§ **Task to complete**: Copy the rows below verbatim, starting at the line containing "Rearrange point (59, 9)" and ending with the line containing "3418 millimetres", both included.

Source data
<<<<

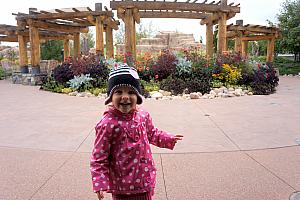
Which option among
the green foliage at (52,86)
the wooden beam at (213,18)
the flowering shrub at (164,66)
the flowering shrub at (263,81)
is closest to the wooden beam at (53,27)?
the green foliage at (52,86)

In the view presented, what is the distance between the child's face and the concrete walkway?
1120 mm

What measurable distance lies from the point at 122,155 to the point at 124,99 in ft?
1.16

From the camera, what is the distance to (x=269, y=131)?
14.2ft

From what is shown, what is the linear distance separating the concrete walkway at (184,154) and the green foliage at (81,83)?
123 inches

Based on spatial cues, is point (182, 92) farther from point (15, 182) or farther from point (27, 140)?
point (15, 182)

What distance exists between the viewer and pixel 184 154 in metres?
3.35

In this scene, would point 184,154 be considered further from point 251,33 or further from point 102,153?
point 251,33

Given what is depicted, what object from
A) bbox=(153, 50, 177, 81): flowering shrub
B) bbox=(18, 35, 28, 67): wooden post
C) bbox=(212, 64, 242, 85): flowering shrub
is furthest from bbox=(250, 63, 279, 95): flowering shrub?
bbox=(18, 35, 28, 67): wooden post

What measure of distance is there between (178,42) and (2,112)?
60.2ft

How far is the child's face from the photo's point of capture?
63.4 inches

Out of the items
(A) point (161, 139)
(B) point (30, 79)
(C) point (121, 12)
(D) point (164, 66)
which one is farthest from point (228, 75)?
(B) point (30, 79)

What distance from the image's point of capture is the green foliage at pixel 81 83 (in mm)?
9211

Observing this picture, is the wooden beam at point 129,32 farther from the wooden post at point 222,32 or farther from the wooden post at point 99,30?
the wooden post at point 222,32

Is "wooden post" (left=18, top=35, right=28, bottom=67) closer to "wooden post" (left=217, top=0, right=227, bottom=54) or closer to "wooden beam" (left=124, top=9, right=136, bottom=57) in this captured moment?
"wooden beam" (left=124, top=9, right=136, bottom=57)
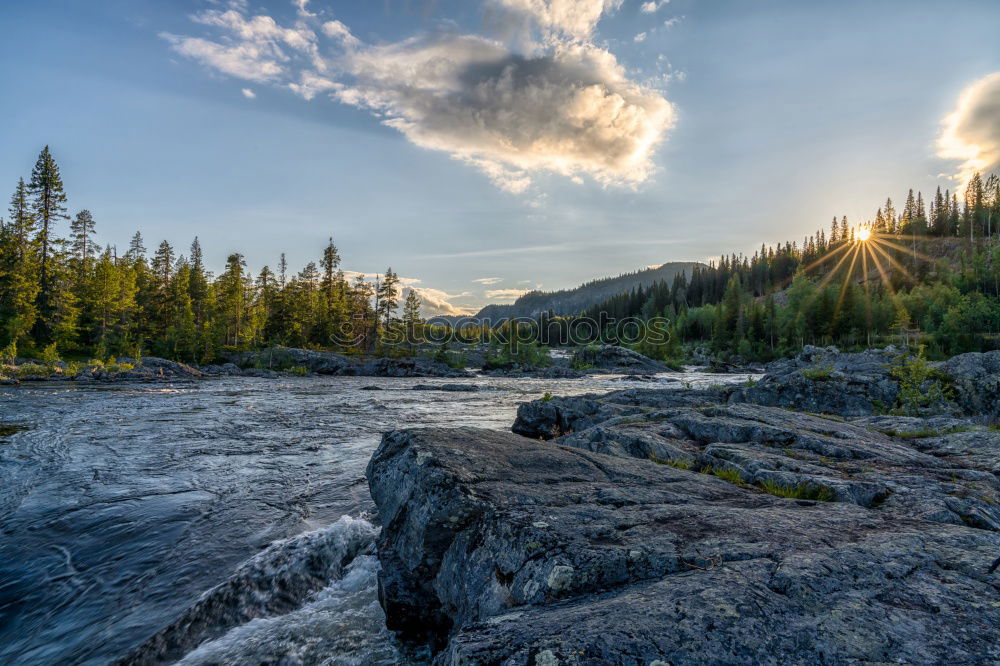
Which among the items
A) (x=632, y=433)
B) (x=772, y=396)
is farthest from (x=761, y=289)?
(x=632, y=433)

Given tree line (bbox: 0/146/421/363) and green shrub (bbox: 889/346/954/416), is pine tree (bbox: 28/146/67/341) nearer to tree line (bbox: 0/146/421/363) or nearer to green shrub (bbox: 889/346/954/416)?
tree line (bbox: 0/146/421/363)

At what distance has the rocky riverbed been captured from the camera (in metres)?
2.25

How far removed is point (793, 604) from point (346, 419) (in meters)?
19.2

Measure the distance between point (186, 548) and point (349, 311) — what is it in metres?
77.2

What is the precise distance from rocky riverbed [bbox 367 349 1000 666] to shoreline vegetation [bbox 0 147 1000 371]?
158 feet

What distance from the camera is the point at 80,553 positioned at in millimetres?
6617

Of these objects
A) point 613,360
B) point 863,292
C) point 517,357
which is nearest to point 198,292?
point 517,357

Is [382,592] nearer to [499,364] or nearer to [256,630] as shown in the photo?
[256,630]

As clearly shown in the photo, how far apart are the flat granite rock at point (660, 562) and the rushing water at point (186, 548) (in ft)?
4.27

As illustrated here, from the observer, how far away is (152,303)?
215 ft

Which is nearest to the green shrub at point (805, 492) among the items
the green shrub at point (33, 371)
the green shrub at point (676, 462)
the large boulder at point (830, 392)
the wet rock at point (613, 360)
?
the green shrub at point (676, 462)

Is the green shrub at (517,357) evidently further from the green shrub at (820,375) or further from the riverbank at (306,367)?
the green shrub at (820,375)

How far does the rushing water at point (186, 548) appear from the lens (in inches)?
184

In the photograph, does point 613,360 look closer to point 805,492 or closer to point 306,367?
point 306,367
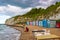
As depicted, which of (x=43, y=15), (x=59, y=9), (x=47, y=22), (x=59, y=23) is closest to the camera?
(x=59, y=23)

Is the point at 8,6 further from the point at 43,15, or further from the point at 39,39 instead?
the point at 39,39

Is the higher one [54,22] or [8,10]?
[8,10]

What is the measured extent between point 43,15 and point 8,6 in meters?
8.58

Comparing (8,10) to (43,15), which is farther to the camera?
(43,15)

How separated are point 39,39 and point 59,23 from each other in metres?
11.4

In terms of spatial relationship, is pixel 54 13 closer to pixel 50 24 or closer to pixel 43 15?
pixel 43 15

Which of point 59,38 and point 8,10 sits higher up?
point 8,10

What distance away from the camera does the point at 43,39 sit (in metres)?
3.40

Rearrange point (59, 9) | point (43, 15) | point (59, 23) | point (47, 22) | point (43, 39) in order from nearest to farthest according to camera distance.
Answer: point (43, 39)
point (59, 23)
point (47, 22)
point (59, 9)
point (43, 15)

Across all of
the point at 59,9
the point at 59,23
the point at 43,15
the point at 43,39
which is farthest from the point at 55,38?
the point at 43,15

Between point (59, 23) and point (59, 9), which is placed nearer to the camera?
point (59, 23)

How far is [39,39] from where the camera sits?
3418 millimetres

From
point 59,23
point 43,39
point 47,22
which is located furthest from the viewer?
point 47,22

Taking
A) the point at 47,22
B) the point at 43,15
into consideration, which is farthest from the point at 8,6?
the point at 43,15
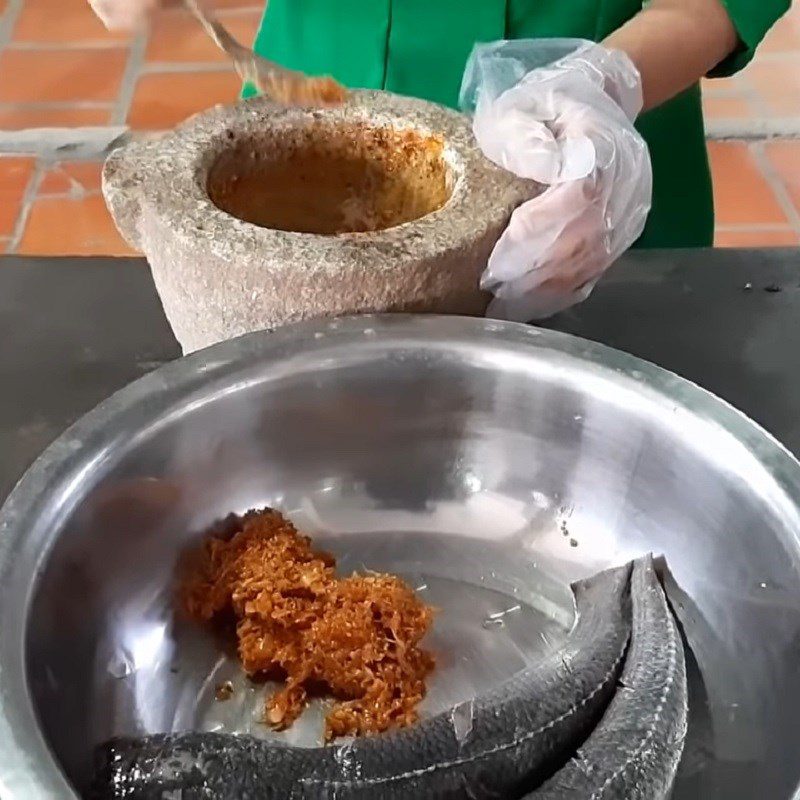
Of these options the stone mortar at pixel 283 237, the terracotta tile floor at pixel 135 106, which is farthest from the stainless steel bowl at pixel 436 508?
the terracotta tile floor at pixel 135 106

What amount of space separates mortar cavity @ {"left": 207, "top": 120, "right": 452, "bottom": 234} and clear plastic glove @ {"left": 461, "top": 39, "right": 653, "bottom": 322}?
59mm

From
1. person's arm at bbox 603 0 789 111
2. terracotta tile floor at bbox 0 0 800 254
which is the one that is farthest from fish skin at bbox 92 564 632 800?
terracotta tile floor at bbox 0 0 800 254

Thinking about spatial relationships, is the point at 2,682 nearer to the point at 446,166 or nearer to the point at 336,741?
the point at 336,741

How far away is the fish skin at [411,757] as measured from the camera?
0.57 metres

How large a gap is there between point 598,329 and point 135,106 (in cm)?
141

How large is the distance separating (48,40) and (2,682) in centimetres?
201

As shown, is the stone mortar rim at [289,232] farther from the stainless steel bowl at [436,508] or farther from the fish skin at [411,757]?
the fish skin at [411,757]

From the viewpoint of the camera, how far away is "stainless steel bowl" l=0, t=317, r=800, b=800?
0.62m

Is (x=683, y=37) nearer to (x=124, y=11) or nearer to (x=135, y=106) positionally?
(x=124, y=11)

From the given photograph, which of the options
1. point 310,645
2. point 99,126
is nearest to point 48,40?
point 99,126

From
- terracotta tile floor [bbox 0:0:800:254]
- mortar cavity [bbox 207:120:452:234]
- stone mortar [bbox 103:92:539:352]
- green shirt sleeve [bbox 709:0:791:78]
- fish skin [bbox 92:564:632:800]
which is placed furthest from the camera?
terracotta tile floor [bbox 0:0:800:254]

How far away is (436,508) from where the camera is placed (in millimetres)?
767

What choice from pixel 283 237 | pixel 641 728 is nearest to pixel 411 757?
pixel 641 728

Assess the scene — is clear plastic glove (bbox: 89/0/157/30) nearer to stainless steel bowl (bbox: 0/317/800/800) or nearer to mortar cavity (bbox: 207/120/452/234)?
mortar cavity (bbox: 207/120/452/234)
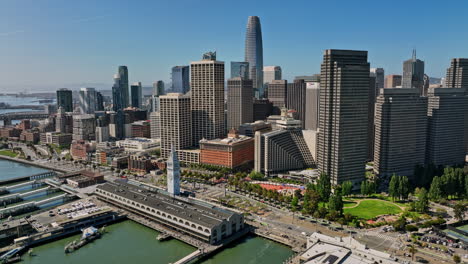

>>>>

§ **Solution for this task**:
Rearrange point (59, 9) | point (43, 15) | point (59, 23) | point (47, 22) | point (43, 39) in order from nearest to farthest according to camera distance.
Answer: point (43, 39)
point (59, 23)
point (47, 22)
point (59, 9)
point (43, 15)

Across all of
the point at 59,9
the point at 59,23
the point at 43,15
the point at 43,39
which is farthest from the point at 55,38?
the point at 43,15

Between point (59, 23) and point (59, 9), which is placed nearer to the camera?
point (59, 23)

How far is [39,39] from where the camera sits?
3418 millimetres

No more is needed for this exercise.